وَسُـــورَةُ اقْـرَأْ أَوَّلُ الْمُــنَزَّلِ23فِي رَمَضَــــانَ أَوْ رَبِيعِ الْأَوَّلِ

“bulan Ramadlan atau Rabi’u al-awwal, surah Iqra` yang diturunkan di awal”

Fī ramadlāna au rabī’il-awwali, bait ini menunjukkan adanya perbedaan di kalangan ulama terkait bulan diturunkannya wahyu atau diutusnya Rasulullah.

Ibn al-Qayyim berkata dalam Zād al-ma’ād: tidak ada perselisihan mengenai hari diutusnya Rasulullah, namun untuk bulan ada perselisihan di dalamnya.
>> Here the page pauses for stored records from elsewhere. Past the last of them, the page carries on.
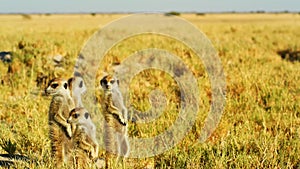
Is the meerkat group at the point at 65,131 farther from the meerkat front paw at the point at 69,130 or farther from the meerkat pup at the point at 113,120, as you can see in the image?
the meerkat pup at the point at 113,120

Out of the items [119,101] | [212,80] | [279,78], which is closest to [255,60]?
[279,78]

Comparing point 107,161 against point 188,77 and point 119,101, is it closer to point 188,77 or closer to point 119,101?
point 119,101

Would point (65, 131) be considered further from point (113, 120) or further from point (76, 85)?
point (76, 85)

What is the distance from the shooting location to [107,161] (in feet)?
9.98

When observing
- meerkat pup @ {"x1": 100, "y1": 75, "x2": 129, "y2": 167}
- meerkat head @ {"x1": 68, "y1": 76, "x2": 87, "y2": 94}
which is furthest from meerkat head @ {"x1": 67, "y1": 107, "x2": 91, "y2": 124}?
meerkat head @ {"x1": 68, "y1": 76, "x2": 87, "y2": 94}

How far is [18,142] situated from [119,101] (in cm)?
132

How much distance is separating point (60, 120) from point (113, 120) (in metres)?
0.48

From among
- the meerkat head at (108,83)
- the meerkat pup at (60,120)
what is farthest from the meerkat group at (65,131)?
the meerkat head at (108,83)

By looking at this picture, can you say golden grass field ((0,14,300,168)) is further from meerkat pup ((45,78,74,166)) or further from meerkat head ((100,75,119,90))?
meerkat head ((100,75,119,90))

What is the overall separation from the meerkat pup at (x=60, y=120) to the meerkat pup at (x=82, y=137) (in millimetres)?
55

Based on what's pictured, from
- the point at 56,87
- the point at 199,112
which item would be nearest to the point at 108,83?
the point at 56,87

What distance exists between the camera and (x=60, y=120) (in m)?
2.69

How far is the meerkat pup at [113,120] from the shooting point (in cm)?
298

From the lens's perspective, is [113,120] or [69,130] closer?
[69,130]
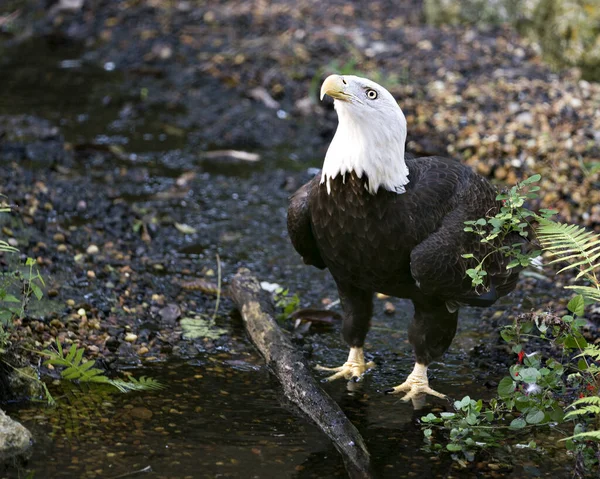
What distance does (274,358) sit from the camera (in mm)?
5238

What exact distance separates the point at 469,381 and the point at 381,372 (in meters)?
0.55

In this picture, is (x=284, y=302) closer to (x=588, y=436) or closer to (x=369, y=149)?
(x=369, y=149)

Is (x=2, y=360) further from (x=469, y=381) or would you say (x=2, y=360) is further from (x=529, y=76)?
(x=529, y=76)

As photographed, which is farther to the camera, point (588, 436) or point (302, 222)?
point (302, 222)

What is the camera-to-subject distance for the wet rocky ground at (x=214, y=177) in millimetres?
4672

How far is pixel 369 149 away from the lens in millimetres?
4785

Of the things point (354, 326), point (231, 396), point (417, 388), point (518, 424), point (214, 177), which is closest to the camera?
point (518, 424)

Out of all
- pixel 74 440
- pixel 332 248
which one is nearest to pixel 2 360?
pixel 74 440

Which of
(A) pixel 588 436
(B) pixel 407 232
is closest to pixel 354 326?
(B) pixel 407 232

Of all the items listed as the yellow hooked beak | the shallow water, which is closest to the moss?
the shallow water

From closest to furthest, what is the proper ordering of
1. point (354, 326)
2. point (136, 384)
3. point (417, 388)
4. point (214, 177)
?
point (136, 384), point (417, 388), point (354, 326), point (214, 177)

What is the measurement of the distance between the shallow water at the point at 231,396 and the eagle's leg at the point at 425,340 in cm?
14

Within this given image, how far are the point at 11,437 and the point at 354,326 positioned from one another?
221cm

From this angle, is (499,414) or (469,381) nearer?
(499,414)
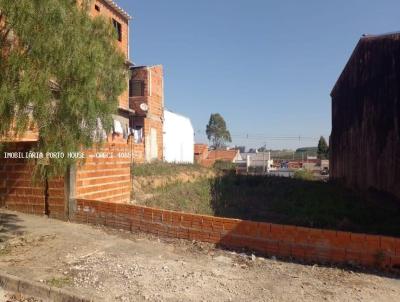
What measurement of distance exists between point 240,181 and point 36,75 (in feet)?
37.7

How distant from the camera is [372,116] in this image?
495 inches

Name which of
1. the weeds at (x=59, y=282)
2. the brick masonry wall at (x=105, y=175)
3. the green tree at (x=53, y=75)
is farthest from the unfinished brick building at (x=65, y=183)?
the weeds at (x=59, y=282)

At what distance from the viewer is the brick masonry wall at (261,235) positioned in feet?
16.3

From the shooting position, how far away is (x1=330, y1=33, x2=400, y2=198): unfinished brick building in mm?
10578

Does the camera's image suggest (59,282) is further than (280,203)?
No

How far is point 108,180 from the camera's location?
28.1 ft

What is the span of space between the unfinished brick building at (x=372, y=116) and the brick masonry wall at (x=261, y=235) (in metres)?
5.51

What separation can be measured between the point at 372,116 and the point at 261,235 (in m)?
8.61

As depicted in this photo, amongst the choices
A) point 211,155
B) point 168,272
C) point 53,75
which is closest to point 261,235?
point 168,272

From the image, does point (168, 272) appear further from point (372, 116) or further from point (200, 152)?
point (200, 152)

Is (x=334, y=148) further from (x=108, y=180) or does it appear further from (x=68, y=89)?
(x=68, y=89)

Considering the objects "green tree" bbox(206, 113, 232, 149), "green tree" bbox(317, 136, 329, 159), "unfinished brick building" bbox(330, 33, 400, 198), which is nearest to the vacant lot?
"unfinished brick building" bbox(330, 33, 400, 198)

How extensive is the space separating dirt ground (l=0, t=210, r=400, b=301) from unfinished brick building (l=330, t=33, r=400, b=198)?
20.2 feet

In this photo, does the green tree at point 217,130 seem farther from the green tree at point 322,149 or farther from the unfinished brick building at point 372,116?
the unfinished brick building at point 372,116
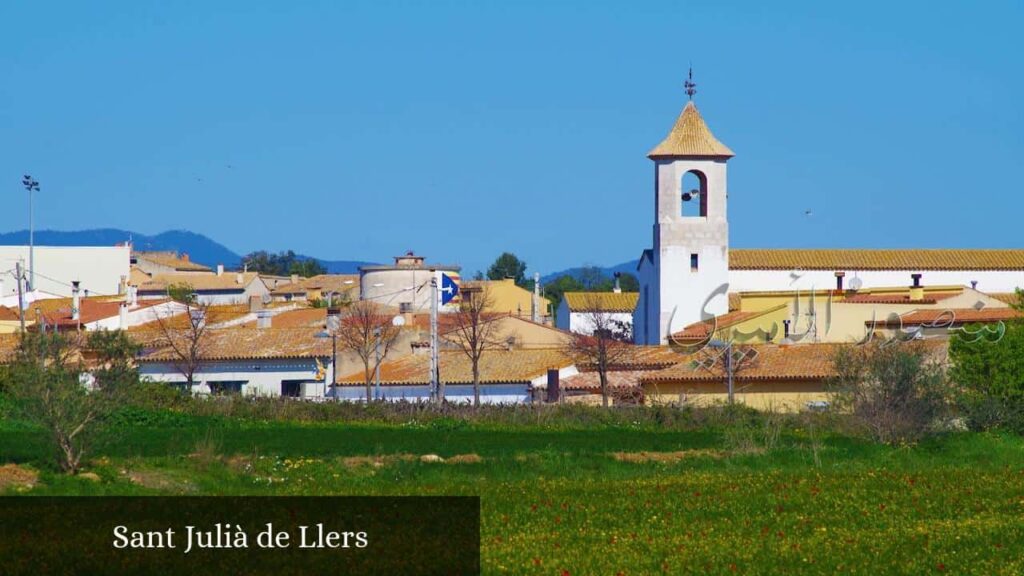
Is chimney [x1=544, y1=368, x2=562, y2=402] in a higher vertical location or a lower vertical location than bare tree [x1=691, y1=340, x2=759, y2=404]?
lower

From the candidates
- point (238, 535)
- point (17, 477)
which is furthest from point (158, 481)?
point (238, 535)

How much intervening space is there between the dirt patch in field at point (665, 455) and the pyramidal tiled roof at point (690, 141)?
42064 mm

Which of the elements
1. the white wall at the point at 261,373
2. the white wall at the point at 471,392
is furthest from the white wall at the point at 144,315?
the white wall at the point at 471,392

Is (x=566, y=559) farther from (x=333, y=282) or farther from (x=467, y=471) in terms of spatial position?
(x=333, y=282)

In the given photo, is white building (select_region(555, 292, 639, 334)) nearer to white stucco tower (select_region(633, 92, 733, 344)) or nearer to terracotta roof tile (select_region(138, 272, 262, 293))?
white stucco tower (select_region(633, 92, 733, 344))

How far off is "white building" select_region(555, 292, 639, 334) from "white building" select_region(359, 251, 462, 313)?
30.0 ft

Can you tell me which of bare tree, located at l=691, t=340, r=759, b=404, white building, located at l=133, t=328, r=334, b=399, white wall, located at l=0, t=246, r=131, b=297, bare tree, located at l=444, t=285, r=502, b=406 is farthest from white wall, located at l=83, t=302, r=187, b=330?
white wall, located at l=0, t=246, r=131, b=297

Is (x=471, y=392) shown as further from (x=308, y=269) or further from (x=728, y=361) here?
(x=308, y=269)

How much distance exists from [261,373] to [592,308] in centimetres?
2826

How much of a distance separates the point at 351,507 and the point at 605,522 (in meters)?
3.03

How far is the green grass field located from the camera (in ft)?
55.0

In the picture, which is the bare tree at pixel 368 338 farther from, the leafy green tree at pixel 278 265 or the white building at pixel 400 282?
the leafy green tree at pixel 278 265

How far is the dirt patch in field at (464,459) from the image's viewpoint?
94.0 feet

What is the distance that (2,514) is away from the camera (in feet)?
61.3
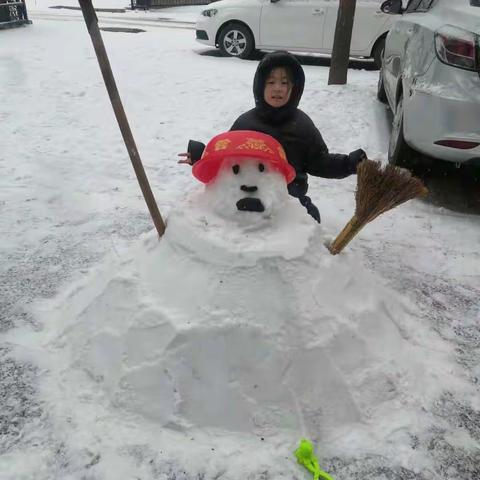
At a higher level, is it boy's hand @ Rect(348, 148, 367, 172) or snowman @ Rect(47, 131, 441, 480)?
boy's hand @ Rect(348, 148, 367, 172)

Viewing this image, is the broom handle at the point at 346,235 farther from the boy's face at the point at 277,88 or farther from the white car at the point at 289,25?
the white car at the point at 289,25

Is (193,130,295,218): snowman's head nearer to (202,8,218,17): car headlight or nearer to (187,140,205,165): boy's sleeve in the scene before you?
(187,140,205,165): boy's sleeve

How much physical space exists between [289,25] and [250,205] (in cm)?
729

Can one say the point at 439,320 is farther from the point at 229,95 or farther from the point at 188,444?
the point at 229,95

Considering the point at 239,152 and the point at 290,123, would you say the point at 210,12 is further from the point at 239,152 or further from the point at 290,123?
the point at 239,152

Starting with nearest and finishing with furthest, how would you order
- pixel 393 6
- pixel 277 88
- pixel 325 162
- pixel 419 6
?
pixel 277 88 < pixel 325 162 < pixel 419 6 < pixel 393 6

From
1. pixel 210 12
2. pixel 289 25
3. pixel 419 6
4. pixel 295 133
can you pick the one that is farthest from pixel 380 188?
pixel 210 12

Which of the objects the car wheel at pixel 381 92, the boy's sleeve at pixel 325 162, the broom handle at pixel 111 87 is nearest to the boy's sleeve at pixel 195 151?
the broom handle at pixel 111 87

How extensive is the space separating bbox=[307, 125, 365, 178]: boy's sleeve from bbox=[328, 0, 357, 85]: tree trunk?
410cm

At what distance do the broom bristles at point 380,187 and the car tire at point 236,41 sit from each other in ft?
24.1

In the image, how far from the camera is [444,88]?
3.58 metres

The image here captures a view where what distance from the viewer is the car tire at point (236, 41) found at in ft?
28.8

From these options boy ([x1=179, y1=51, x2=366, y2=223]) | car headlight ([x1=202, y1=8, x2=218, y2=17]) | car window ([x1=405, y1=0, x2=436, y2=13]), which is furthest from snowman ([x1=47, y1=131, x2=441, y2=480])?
car headlight ([x1=202, y1=8, x2=218, y2=17])

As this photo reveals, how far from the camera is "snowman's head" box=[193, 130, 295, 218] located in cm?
210
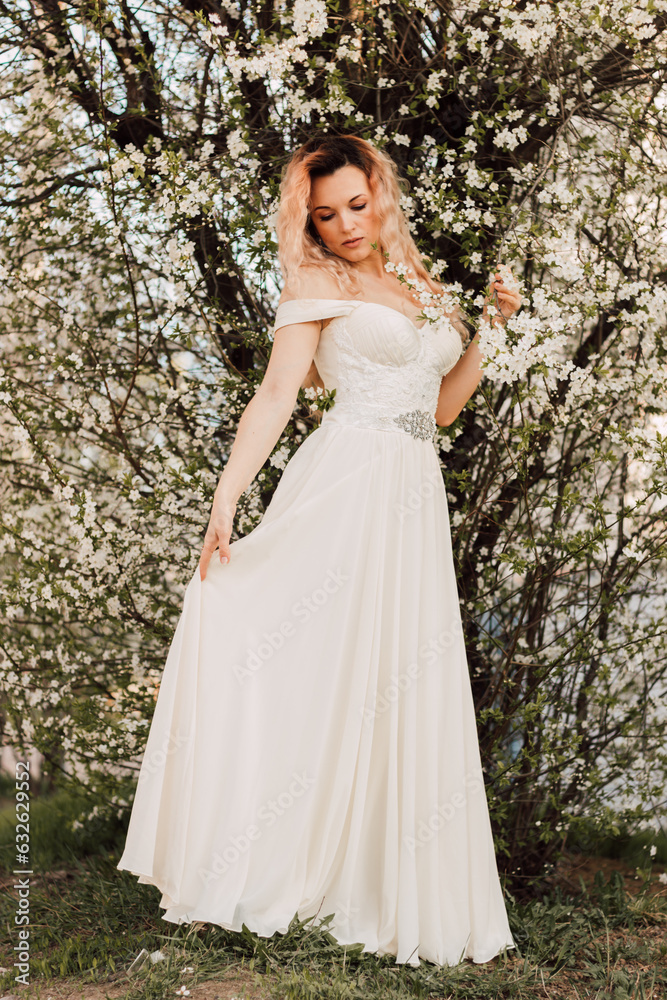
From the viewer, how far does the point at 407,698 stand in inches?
81.5

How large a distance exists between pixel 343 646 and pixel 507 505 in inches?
40.1

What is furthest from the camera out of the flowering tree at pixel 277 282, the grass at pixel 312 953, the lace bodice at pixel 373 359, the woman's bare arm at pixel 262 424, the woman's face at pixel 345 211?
the flowering tree at pixel 277 282

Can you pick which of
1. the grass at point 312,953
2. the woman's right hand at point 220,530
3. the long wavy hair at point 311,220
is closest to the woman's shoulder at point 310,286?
the long wavy hair at point 311,220

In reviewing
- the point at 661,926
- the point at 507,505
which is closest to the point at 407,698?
the point at 507,505

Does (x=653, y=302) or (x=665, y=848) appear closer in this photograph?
(x=653, y=302)

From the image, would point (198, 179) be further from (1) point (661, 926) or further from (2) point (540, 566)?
(1) point (661, 926)

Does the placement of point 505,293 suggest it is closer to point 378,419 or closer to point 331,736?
point 378,419

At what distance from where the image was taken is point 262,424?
2.07 meters

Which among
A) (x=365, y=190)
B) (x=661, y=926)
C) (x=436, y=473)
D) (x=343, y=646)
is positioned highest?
(x=365, y=190)

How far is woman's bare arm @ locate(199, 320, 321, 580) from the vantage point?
6.51 ft

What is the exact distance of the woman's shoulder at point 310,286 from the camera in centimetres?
218

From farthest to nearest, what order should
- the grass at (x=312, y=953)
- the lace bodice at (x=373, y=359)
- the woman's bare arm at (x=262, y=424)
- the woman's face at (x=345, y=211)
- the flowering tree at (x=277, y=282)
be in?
the flowering tree at (x=277, y=282) → the woman's face at (x=345, y=211) → the lace bodice at (x=373, y=359) → the woman's bare arm at (x=262, y=424) → the grass at (x=312, y=953)

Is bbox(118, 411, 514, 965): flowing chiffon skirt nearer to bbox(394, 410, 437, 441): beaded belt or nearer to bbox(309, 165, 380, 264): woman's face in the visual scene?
bbox(394, 410, 437, 441): beaded belt

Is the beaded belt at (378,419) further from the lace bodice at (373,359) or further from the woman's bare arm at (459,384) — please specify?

Salah satu pendapat dan tidak sedikit ulama yang mengikuti pendapat ini, mengatakan bahwa beliau di utus pada tanggal 8 Rābi’ul-awwal pada usia 41 tahun.

Dalam pendapat lain dikatakan bahwa beliau diutus pada bulan Ramadlan berdasarkan ayat:

شَهۡرُ رَمَضَانَ ٱلَّذِيٓ أُنزِلَ فِيهِ ٱلۡقُرۡءَانُ …  ١٨٥

(Beberapa hari yang ditentukan itu ialah) bulan Ramadhan, bulan yang di dalamnya diturunkan (permulaan) Al Quran … (QS. al-Baqarah: 185)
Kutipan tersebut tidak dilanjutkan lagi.